= Activity =
The answer should be the exact lines from the line containing "Toilet paper. A" through the last line of the material below, with no pictures.

= Task input =
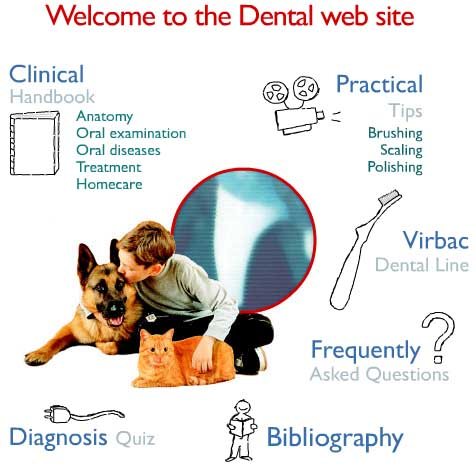 Virbac Dental Health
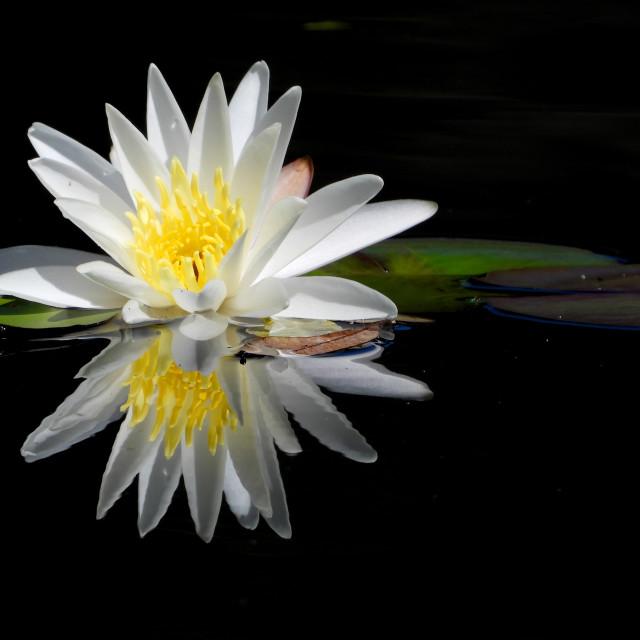 """White Waterlilies Series - Image 56"" stock image"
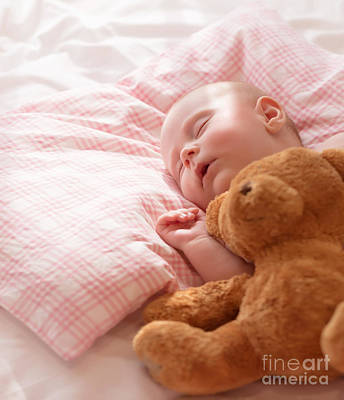 Little Baby Asleep Poster by Anna Omelchenko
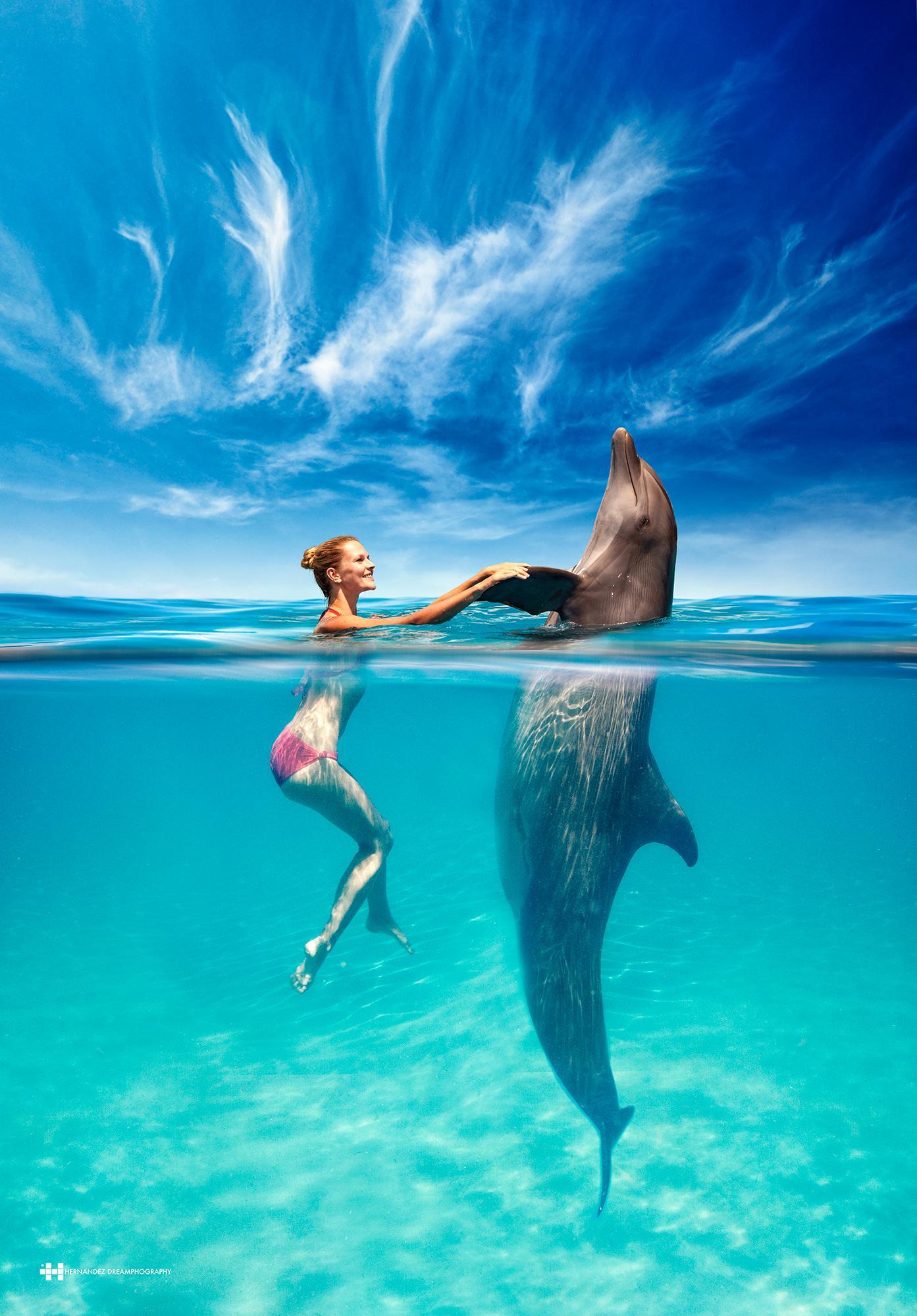 Magic Moments / Felix Hernandez Dreamphography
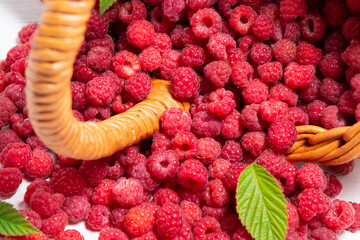 Fresh forest raspberries scattered on the table from an overturned wicker basket, close-up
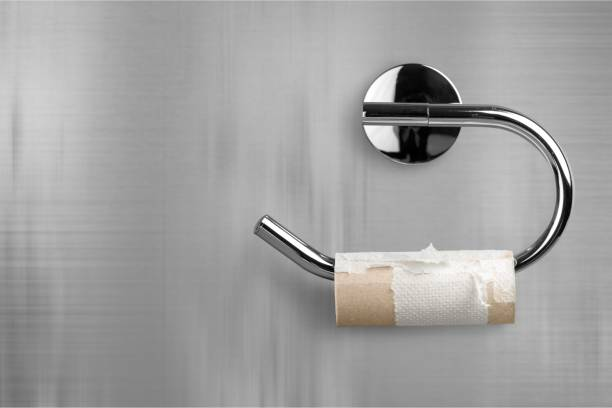 Toilet paper. A Roll of Toilet Paper Hanging on a Toilet Paper Holder toilet paper stock pictures, royalty-free photos & images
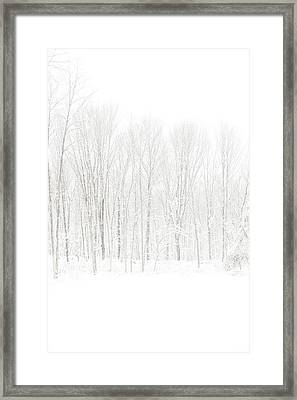 Winter White Out Framed Print by Karol Livote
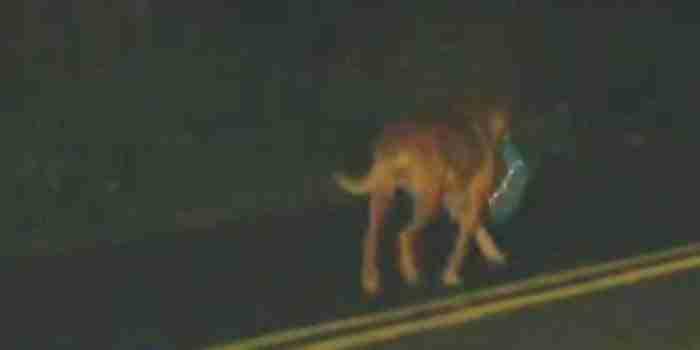 Η Λιλίκα περπατάει κάθε βράδυ κατά μήκος της εθνικής οδού για να πάει σε ένα μέρος που βρίσκεται πάνω από ένα μίλι μακριά.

= Solution to the exercise =
 Toilet paper. A Roll of Toilet Paper Hanging on a Toilet Paper Holder toilet paper stock pictures, royalty-free photos & images
 Winter White Out Framed Print by Karol Livote
 Η Λιλίκα περπατάει κάθε βράδυ κατά μήκος της εθνικής οδού για να πάει σε ένα μέρος που βρίσκεται πάνω από ένα μίλι μακριά.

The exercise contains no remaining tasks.